La clasificación, selección y otras operaciones pueden implicar la manipulación manual de tableros y otras piezas pesadas de madera. Deben utilizarse transportadores y cajones de recepción de diseño ergonómico y técnicas apropiadas de manipulación de materiales que contribuyan a evitar lesiones de espalda y de las extremidades superiores. Es necesario utilizar guantes para evitar clavarse astillas, pincharse y el contacto con los productos conservantes. Entre los operarios y los puntos de trabajo deben colocarse pantallas de cristal de seguridad o mate- riales similares, debido al riesgo de que el serrín, las astillas y otros residuos expulsados por las sierras provoquen lesiones oculares y de otro tipo. Los rayos láser también presentan riesgos oculares y han de identificarse las áreas en las que se utilicen aparatos láser de las clases II, III o IV, colocando letreros de advertencia. En la mayoría de las operaciones de la serrería, los operarios deben llevar equipos de protección individual, como gafas de seguridad, cascos y botas de punta de acero.

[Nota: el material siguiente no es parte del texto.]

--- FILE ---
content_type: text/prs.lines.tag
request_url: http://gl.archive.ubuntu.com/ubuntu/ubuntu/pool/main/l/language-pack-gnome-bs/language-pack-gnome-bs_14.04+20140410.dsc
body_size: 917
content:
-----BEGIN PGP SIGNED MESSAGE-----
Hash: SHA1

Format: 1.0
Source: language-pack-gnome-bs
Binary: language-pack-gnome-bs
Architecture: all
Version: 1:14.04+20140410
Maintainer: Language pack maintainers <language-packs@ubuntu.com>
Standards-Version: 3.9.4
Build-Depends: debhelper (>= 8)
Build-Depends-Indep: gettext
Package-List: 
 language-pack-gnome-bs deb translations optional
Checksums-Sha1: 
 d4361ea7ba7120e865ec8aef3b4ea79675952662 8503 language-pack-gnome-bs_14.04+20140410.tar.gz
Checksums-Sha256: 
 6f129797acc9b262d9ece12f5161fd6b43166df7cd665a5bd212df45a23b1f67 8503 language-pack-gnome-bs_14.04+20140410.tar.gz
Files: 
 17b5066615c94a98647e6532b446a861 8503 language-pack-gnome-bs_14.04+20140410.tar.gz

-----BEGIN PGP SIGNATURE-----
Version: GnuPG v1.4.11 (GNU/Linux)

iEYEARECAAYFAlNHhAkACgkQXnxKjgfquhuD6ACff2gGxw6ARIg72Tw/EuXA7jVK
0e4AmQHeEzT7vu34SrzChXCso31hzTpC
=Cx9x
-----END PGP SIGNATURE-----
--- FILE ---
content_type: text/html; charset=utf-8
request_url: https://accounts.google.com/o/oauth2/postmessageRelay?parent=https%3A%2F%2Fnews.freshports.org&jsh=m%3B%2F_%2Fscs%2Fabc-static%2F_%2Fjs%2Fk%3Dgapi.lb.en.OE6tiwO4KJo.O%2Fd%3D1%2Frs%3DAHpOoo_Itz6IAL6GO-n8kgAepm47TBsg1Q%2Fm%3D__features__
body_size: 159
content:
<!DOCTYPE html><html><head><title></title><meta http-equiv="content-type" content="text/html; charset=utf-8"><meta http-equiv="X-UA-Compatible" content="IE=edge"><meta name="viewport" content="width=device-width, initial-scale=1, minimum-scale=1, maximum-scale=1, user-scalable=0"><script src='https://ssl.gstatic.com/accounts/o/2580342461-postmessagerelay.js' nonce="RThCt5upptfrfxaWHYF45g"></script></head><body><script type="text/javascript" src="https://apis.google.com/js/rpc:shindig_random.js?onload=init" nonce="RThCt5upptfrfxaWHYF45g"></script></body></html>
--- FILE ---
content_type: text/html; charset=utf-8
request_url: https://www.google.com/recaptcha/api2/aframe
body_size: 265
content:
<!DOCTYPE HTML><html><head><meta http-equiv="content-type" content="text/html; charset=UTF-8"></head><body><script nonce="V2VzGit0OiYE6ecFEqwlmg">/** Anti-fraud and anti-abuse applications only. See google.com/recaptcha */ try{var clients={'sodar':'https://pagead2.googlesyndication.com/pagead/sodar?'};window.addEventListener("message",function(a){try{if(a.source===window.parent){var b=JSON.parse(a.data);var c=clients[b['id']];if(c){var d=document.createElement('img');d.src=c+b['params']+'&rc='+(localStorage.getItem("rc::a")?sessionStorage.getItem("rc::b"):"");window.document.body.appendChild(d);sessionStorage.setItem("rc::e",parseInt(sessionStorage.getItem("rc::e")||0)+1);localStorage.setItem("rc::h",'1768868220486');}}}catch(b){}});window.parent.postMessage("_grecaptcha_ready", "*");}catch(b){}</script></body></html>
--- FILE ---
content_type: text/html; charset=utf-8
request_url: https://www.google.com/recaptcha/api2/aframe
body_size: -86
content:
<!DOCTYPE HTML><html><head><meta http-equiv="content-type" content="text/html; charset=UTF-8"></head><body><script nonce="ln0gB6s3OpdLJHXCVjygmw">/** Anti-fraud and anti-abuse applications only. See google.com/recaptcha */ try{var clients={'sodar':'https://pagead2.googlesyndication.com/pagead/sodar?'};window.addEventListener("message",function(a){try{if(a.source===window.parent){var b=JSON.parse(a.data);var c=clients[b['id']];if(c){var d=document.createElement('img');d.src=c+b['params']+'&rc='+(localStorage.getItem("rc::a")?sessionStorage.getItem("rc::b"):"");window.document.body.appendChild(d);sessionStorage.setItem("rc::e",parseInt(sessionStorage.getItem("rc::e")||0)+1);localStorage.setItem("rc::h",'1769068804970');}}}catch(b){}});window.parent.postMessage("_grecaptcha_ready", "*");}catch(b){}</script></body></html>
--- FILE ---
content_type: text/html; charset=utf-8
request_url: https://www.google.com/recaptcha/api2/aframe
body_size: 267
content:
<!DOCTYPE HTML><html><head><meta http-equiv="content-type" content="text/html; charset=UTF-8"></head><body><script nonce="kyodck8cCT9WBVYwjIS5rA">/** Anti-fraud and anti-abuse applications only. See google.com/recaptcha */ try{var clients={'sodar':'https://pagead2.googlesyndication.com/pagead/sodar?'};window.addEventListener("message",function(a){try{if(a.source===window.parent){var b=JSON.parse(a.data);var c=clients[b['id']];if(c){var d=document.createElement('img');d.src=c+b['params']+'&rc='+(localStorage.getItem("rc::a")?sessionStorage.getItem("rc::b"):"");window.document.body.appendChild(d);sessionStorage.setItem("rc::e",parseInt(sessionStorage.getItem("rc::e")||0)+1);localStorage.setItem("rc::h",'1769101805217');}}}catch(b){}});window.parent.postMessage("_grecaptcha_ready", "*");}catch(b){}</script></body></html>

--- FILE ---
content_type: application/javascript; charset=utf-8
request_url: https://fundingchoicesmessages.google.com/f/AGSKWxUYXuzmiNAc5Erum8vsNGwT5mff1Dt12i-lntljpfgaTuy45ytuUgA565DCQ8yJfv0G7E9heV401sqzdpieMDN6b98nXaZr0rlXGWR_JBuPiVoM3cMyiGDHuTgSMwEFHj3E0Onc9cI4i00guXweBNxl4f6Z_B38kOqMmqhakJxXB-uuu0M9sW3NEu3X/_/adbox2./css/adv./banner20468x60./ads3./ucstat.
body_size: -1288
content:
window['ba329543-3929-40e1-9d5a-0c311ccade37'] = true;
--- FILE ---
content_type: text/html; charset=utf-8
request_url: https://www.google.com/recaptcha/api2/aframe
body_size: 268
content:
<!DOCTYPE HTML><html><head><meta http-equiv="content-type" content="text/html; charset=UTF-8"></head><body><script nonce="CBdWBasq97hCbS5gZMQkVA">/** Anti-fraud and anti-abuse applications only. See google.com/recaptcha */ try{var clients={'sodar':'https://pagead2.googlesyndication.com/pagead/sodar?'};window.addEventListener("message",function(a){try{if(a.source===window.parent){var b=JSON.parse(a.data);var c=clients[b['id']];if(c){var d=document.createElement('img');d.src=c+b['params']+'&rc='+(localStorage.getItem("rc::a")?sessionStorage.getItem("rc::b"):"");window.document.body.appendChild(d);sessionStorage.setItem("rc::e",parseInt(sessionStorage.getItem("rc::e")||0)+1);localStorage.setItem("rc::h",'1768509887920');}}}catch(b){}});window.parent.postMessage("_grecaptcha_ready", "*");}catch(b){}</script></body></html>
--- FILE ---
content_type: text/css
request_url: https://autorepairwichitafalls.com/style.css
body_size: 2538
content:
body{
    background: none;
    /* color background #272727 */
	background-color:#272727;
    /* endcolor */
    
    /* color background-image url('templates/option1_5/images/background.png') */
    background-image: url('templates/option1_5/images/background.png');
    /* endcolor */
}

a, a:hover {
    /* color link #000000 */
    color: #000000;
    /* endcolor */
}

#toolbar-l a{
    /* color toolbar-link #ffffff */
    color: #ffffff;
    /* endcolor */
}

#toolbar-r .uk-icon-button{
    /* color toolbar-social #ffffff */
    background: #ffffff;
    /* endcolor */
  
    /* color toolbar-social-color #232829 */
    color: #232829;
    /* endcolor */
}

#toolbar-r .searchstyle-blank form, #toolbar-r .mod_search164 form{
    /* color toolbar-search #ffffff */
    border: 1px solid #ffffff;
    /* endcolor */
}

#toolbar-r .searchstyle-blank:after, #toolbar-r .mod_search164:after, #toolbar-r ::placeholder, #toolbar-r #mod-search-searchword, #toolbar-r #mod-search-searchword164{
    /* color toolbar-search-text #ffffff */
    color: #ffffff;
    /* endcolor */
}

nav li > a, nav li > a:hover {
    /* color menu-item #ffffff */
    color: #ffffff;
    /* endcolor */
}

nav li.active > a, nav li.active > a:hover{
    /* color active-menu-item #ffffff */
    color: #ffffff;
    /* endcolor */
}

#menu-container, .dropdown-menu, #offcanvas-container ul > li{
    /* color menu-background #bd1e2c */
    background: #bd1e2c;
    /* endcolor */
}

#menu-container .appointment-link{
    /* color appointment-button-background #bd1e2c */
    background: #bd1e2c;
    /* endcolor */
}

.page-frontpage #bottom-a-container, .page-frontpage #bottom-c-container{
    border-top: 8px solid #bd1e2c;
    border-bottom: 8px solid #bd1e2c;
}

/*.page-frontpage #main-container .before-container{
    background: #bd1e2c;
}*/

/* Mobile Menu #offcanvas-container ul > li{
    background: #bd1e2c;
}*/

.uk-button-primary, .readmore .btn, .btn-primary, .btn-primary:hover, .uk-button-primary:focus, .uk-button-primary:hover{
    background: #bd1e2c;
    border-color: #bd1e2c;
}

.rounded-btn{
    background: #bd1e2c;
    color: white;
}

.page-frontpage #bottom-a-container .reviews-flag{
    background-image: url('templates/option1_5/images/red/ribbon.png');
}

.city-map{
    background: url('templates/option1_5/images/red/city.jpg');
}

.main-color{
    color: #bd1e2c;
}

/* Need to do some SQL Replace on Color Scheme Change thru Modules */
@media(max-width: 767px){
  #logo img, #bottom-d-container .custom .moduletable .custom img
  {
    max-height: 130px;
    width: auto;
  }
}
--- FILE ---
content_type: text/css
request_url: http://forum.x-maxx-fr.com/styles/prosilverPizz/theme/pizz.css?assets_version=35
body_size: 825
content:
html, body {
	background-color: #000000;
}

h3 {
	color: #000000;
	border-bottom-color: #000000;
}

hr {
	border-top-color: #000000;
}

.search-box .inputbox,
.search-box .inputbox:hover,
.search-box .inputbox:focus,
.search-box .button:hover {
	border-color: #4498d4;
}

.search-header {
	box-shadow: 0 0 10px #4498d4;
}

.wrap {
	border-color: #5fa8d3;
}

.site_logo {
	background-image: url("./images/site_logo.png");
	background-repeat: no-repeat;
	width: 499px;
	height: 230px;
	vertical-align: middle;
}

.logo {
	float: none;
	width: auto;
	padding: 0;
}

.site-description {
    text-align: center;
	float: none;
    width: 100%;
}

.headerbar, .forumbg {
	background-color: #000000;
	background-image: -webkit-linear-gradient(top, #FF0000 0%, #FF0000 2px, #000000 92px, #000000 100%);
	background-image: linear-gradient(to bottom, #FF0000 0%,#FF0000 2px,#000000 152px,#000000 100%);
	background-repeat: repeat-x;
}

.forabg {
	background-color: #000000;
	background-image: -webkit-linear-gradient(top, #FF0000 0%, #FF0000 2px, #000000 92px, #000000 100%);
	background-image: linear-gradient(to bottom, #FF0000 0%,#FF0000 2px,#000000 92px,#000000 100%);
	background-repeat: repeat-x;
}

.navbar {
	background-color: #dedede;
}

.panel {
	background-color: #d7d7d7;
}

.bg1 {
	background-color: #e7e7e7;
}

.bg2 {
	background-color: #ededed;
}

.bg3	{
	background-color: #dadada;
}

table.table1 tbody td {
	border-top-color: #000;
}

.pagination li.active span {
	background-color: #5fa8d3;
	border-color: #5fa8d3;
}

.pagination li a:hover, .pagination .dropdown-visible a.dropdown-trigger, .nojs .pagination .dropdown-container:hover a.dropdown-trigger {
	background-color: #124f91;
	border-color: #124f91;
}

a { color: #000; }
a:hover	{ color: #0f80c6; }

En la mayoría de las zonas de las serrerías existe un nivel de ruido peligroso producido por las operaciones de descortezado, serrado, canteado, retestado, cepillado y astillado, así como por el golpeo de los troncos en los transportadores, rodillos y clasificadoras. Entre los controles técnicos viables para reducir los niveles de ruido cabe citar las cabinas insonorizadas para operarios, el encerramiento de las máquinas cortadoras con material insonorizante en las entradas y salidas, y la construcción de barreras insonorizantes. También es posible utilizar otros controles técnicos. Por ejemplo, el ruido de funcionamiento de las sierras circulares en vacío puede reducirse utilizando sierras cuyos dientes sean de forma adecuada o ajustando la velocidad de rotación. La instalación de material insonorizante en paredes y techos puede contribuir a reducir el ruido reflejado por toda la fábrica, aunque será necesario un control en la fuente cuando la exposición al mismo sea directa.